# Verilen Metin

Müslümanlık Hakkında Detaylar
Kelime-i şehadet getirerek islami sohbet İslam dinini tercih etmiş her kişi müslümandır. Allah’a, Hz. Peygamber’e ve O’nun haber verdiği şeylere yürekten inanıp, kabul ve tasdik eden kimseye de mümin denir. Müminler âhirette cennete girecekler, orada pek çok nimetlere kavuşacaklardır. Günahkâr müminler, suçları ölçüsünde âhirette cezalandırılsalar da sonunda cennete konulacaklardır. Müminlerin ebedî cennetlik olacağına dair Kur’an’da pek çok âyet vardır.
Kelime-i Şehadetin okunuşu şöyledir:
” Eşhedü en la îlahe îllallah ve eşhedü enne Muhammeden abduhü ve resulü ”
Kelime-i Şehadetin türkçe anlamı:
“Şahitlik ederim ki, Allah’tan başka hiçbir İlâh yoktur, ve yine şahitlik ederim ki Muhammed, O’nun kulu ve elçisidir. ”
“İhsan”ın “Allah’ı görüyormuşcasına kulluk etmek” şeklinde tarifi “müslüman kişi”nin kalitesini pek veciz olarak ortaya koymaktadır. Allah tarafından görülmek, O’nu görüyormuş gibi davranmak için yeterli sayılmıştır. Bu mü’minde sürekli bir kendi kendini denetim (murâkabe) şuuru geliştirecektir. Merkezinde ihsanın bulunduğu bir iman ve İslâm anlayışı ve hayatı herhalde ideal hayattır.

# Görev Girdileri
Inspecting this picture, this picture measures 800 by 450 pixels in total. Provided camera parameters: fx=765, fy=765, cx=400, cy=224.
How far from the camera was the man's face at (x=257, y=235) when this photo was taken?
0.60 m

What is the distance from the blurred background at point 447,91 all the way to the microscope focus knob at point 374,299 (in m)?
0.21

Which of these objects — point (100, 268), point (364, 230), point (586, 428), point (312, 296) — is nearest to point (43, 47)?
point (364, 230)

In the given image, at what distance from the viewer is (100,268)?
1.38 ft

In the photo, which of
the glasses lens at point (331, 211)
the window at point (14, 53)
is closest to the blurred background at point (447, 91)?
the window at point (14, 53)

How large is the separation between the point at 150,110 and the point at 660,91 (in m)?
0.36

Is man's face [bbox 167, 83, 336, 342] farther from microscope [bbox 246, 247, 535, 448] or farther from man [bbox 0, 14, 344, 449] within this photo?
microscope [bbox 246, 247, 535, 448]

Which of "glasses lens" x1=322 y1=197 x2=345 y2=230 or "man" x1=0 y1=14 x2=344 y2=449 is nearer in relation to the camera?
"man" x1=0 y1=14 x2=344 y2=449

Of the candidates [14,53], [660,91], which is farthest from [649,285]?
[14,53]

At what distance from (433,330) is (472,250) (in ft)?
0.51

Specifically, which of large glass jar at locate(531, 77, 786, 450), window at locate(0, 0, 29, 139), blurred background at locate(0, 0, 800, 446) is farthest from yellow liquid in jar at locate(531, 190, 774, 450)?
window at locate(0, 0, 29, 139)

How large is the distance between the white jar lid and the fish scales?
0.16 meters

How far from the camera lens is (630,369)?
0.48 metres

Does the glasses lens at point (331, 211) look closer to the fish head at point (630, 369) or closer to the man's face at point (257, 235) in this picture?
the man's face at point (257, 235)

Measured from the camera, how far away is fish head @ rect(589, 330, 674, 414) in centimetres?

# Yönergeler
1 - Kayıtlarda "Of the candidates" ifadesini içeren satırdan "0.48 metres" ifadesini içeren satıra kadar, iki uç da dahil olmak üzere, yalnızca bu satırları istekleriyle birlikte yeniden yazar mısın? Yanıtlardaki her sayıyı (koordinatlar ve mesafeler) 2,5 ile çarpıp aslında kaç ondalık basamak varsa o kadara yuvarla; yarımları yukarı yuvarla.
2 - Müslümanlık hakkındaki metni kaldığı yerden sürdürür müsün?
Metin ile kayıtlar birbirinden ayrı malzemelerdir.

# Görevlere Göre Yanıtlar
1 -
Of the candidates [14,53], [660,91], which is farthest from [649,285]?
[35,133]

At what distance from (433,330) is (472,250) (in ft)?
1.28

Specifically, which of large glass jar at locate(531, 77, 786, 450), window at locate(0, 0, 29, 139), blurred background at locate(0, 0, 800, 446) is farthest from yellow liquid in jar at locate(531, 190, 774, 450)?
window at locate(0, 0, 73, 348)

How large is the distance between the white jar lid and the fish scales?
0.40 meters

How far from the camera lens is (630,369)?
1.20 metres

2 -
Bir gün Resûlullah sallallahu aleyhi ve sellem’in huzurunda bulunduğumuz sırada, elbisesi beyaz mı beyaz, saçları siyah mı siyah, yoldan gelmiş bir hali olmayan ve içimizden kimsenin tanımadığı bir adam çıkageldi. Peygamber’in yanına sokuldu, önüne oturdu, dizlerini Peygamber’in dizlerine dayadı, ellerini (kendi) dizlerinin üstüne koydu ve:
Ey Muhammed, bana İslâm’ı anlat! dedi.
Resûlullah sallallahu aleyhi ve sellem:
İslâm, Allah’tan başka ilah olmadığına ve Muhammed’in Allah’ın resûlü olduğuna şehâdet etmen, namazı dosdoğru kılman, zekâtı (tastamam) vermen, ramazan orucunu (eksiksiz) tutman, yoluna güç yetirebilirsen Kâbe’yi ziyâret (hac) etmendir” buyurdu. Adam:
Doğru söyledin dedi. Onun hem sorup hem de tasdik etmesi tuhafımıza gitti. Adam:
Şimdi de imanı anlat bana, dedi. Resûlullah sallallahu aleyhi ve sellem:
Allah’a, meleklerine, kitaplarına, peygamberlerine, âhiret gü-nüne inanmandır. Yine kadere, hayrına ve şerrine iman etmendir” buyurdu.
Adam tekrar:
Doğru söyledin, diye tasdik etti ve:
Peki ihsan nedir, onu da anlat, dedi. Resûlullah sallallahu aleyhi ve sellem:
İhsan, Allah’a onu görüyormuşsun gibi kulluk etmendir. Sen onu görmüyorsan da O seni mutlaka görüyor” buyurdu.
Adam yine:
Doğru söyledin dedi, sonra da:
Kıyâmet ne zaman kopacak? diye sordu.
Peygamber sallallahu aleyhi ve sellem:
Kendisine soru yöneltilen, bu konuda sorandan daha bilgili değildir” cevabını verdi.
Adam:
O halde alâmetlerini söyle, dedi.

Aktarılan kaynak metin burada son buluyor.